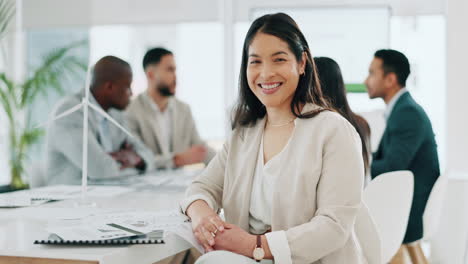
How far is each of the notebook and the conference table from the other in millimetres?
17

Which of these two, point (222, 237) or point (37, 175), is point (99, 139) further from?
point (222, 237)

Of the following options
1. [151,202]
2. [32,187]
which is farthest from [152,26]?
[151,202]

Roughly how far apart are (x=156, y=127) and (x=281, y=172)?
273cm

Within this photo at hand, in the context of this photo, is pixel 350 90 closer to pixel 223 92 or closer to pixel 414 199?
pixel 223 92

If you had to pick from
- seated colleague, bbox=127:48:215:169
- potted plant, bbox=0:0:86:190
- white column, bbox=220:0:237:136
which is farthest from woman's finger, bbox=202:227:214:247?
potted plant, bbox=0:0:86:190

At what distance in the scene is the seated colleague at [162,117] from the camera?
454 cm

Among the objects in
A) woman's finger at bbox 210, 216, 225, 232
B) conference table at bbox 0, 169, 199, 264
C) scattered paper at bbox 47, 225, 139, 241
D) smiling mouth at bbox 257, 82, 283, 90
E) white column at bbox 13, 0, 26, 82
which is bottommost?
conference table at bbox 0, 169, 199, 264

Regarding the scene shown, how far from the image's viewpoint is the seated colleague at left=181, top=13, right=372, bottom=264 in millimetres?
1812

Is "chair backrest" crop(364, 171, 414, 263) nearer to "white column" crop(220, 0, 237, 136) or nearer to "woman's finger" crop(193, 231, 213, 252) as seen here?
"woman's finger" crop(193, 231, 213, 252)

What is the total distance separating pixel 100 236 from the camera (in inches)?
67.3

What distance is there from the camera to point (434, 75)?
5.14 metres

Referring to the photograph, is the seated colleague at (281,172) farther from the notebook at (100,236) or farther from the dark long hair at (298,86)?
the notebook at (100,236)

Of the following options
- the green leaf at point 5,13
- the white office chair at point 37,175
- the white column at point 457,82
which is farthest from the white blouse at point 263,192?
the green leaf at point 5,13

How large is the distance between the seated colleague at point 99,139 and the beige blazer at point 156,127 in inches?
18.6
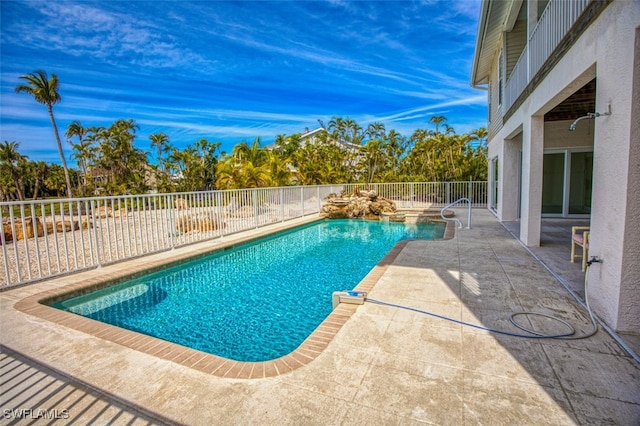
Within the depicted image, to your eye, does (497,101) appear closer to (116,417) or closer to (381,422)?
(381,422)

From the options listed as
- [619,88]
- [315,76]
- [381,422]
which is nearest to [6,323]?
[381,422]

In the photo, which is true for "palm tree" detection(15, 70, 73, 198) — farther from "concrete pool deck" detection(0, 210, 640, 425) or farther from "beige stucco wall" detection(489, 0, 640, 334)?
"beige stucco wall" detection(489, 0, 640, 334)

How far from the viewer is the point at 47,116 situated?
2208cm

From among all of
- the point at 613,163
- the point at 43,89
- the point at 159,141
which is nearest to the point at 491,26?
the point at 613,163

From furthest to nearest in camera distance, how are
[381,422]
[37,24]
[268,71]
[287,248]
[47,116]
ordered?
[268,71]
[47,116]
[37,24]
[287,248]
[381,422]

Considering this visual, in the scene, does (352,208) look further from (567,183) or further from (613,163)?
(613,163)

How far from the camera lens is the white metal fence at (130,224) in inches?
203

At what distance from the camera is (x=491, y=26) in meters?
9.56

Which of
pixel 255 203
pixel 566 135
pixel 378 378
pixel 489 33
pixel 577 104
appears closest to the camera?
pixel 378 378

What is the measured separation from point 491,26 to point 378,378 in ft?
35.8

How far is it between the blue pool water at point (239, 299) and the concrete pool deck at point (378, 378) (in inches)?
37.8

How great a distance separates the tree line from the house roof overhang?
924cm

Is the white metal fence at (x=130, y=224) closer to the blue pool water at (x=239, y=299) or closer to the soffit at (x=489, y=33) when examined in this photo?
the blue pool water at (x=239, y=299)

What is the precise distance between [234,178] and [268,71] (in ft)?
46.3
-*-
== Task objective ==
Give back every line exactly as it stands, pictures excluded.

== Full output ==
How far is each of the notebook and the conference table from the other in millimetres?
17

Which of these two, point (222, 237) or point (37, 175), is point (99, 139) further from?
point (222, 237)

Of the following options
1. [151,202]
2. [32,187]
which is farthest from [152,26]?
[151,202]

Roughly how far apart are (x=156, y=127) and (x=281, y=172)?
273cm

Within this photo at hand, in the context of this photo, is pixel 350 90 closer to pixel 223 92 or closer to pixel 414 199?
pixel 223 92

If you had to pick from
- seated colleague, bbox=127:48:215:169
- potted plant, bbox=0:0:86:190
- white column, bbox=220:0:237:136
which is farthest from woman's finger, bbox=202:227:214:247?
potted plant, bbox=0:0:86:190

At what distance in the scene is the seated colleague at [162,117] from the camera?
454 cm

Among the objects in
A) woman's finger at bbox 210, 216, 225, 232
B) conference table at bbox 0, 169, 199, 264
C) scattered paper at bbox 47, 225, 139, 241
D) smiling mouth at bbox 257, 82, 283, 90
E) white column at bbox 13, 0, 26, 82
which is bottommost?
conference table at bbox 0, 169, 199, 264

Regarding the scene shown, how far from the image's viewpoint is the seated colleague at left=181, top=13, right=372, bottom=264 in millimetres?
1812

Is "chair backrest" crop(364, 171, 414, 263) nearer to "white column" crop(220, 0, 237, 136) or nearer to "woman's finger" crop(193, 231, 213, 252) as seen here?
"woman's finger" crop(193, 231, 213, 252)

What is the total distance separating pixel 100 236 from the camera (in inches)?
67.3

What distance is there from the camera to point (434, 75)?
5.14 metres

Referring to the photograph, is the seated colleague at (281,172) farther from the notebook at (100,236) or farther from the dark long hair at (298,86)?
the notebook at (100,236)

Of the following options
- the green leaf at point 5,13
- the white office chair at point 37,175
- the white column at point 457,82
which is farthest from the white blouse at point 263,192?
the green leaf at point 5,13

How large is the distance between the seated colleague at point 99,139 and the beige blazer at point 156,127 in inches?
18.6
Within the depicted image, to your eye, does (497,101) appear closer to (116,417) or closer to (381,422)?
(381,422)

From the options listed as
- [619,88]
- [315,76]
- [381,422]
which is nearest to [6,323]?
[381,422]

In the photo, which is true for "palm tree" detection(15, 70, 73, 198) — farther from "concrete pool deck" detection(0, 210, 640, 425) or farther from "beige stucco wall" detection(489, 0, 640, 334)?
"beige stucco wall" detection(489, 0, 640, 334)

How far from the viewer is the point at 47,116 situated?
2208cm

From among all of
- the point at 613,163
- the point at 43,89
- the point at 159,141
which is nearest to the point at 491,26?
the point at 613,163

From furthest to nearest in camera distance, how are
[381,422]
[37,24]
[268,71]
[287,248]
[47,116]
ordered?
[268,71]
[47,116]
[37,24]
[287,248]
[381,422]

Considering this visual, in the scene, does (352,208) look further from (567,183) or further from (613,163)?
(613,163)

How far from the camera lens is the white metal fence at (130,224) in inches?
203

At what distance from the camera is (x=491, y=26) in meters?
9.56

Which of
pixel 255 203
pixel 566 135
pixel 378 378
pixel 489 33
pixel 577 104
appears closest to the camera?
pixel 378 378

What is the measured separation from point 491,26 to point 378,378 in ft?
35.8

How far is it between the blue pool water at point (239, 299) and the concrete pool deck at point (378, 378) (in inches)?
37.8

How great a distance separates the tree line from the house roof overhang?
924cm

Is the white metal fence at (x=130, y=224) closer to the blue pool water at (x=239, y=299) or closer to the soffit at (x=489, y=33) when examined in this photo?
the blue pool water at (x=239, y=299)

What is the precise distance between [234,178] and [268,71] (in ft)?
46.3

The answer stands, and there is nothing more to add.